--- BEGIN ---

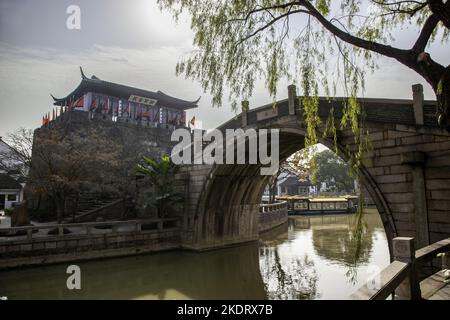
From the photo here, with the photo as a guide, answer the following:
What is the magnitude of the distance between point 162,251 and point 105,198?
810 centimetres

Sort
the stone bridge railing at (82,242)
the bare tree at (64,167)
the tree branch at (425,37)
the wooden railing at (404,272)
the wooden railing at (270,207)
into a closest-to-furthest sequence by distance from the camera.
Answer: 1. the wooden railing at (404,272)
2. the tree branch at (425,37)
3. the stone bridge railing at (82,242)
4. the bare tree at (64,167)
5. the wooden railing at (270,207)

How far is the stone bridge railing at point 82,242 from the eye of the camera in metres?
10.5

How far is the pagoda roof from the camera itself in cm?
2542

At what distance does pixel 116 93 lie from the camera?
27016mm

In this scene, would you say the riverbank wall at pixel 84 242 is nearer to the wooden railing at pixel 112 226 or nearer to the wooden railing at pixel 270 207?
the wooden railing at pixel 112 226

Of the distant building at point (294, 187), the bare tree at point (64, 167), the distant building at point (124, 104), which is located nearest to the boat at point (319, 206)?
the distant building at point (124, 104)

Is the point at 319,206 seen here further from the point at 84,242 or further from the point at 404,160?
the point at 84,242

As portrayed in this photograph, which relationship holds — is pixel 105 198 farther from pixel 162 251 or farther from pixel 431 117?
pixel 431 117

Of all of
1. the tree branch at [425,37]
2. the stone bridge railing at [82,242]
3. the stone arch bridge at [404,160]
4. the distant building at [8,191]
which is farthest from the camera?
the distant building at [8,191]

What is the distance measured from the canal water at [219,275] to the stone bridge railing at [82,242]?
0.37 metres

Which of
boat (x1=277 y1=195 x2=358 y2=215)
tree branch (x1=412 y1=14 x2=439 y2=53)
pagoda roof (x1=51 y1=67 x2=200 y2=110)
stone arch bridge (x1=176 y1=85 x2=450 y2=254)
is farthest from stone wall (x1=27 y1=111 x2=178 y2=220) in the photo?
tree branch (x1=412 y1=14 x2=439 y2=53)

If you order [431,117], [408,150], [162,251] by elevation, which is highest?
[431,117]
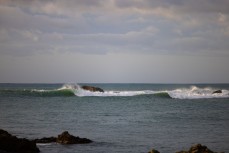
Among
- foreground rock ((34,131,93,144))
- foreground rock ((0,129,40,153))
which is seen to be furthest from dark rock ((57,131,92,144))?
foreground rock ((0,129,40,153))

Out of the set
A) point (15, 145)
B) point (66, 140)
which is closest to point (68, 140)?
point (66, 140)

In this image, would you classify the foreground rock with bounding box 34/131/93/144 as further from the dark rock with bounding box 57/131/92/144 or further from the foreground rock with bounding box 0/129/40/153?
the foreground rock with bounding box 0/129/40/153

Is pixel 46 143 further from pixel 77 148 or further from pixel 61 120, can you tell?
pixel 61 120

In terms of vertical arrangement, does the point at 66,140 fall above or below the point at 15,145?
below

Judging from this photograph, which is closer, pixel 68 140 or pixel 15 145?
pixel 15 145

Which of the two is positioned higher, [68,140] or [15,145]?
[15,145]

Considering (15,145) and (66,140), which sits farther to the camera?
(66,140)

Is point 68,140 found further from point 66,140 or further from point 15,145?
point 15,145

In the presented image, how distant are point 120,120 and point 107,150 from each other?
13.8 metres

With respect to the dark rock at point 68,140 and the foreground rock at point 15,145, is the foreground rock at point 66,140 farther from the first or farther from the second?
the foreground rock at point 15,145

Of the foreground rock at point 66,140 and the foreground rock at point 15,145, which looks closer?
the foreground rock at point 15,145

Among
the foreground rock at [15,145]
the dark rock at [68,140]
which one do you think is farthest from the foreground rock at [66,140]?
the foreground rock at [15,145]

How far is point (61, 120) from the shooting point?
34.0 metres

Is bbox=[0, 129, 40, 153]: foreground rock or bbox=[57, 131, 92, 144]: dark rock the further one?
bbox=[57, 131, 92, 144]: dark rock
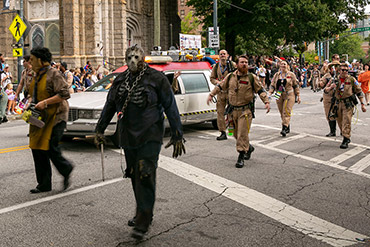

--- END ---

EXERCISE DETAILS — Show every line of the listing above that contains the word "pagoda", treating uppercase and lowercase as different.

EXERCISE OUTPUT —
How far is the pagoda roof from the camera itself in cm?
pagoda roof (x1=51 y1=67 x2=200 y2=110)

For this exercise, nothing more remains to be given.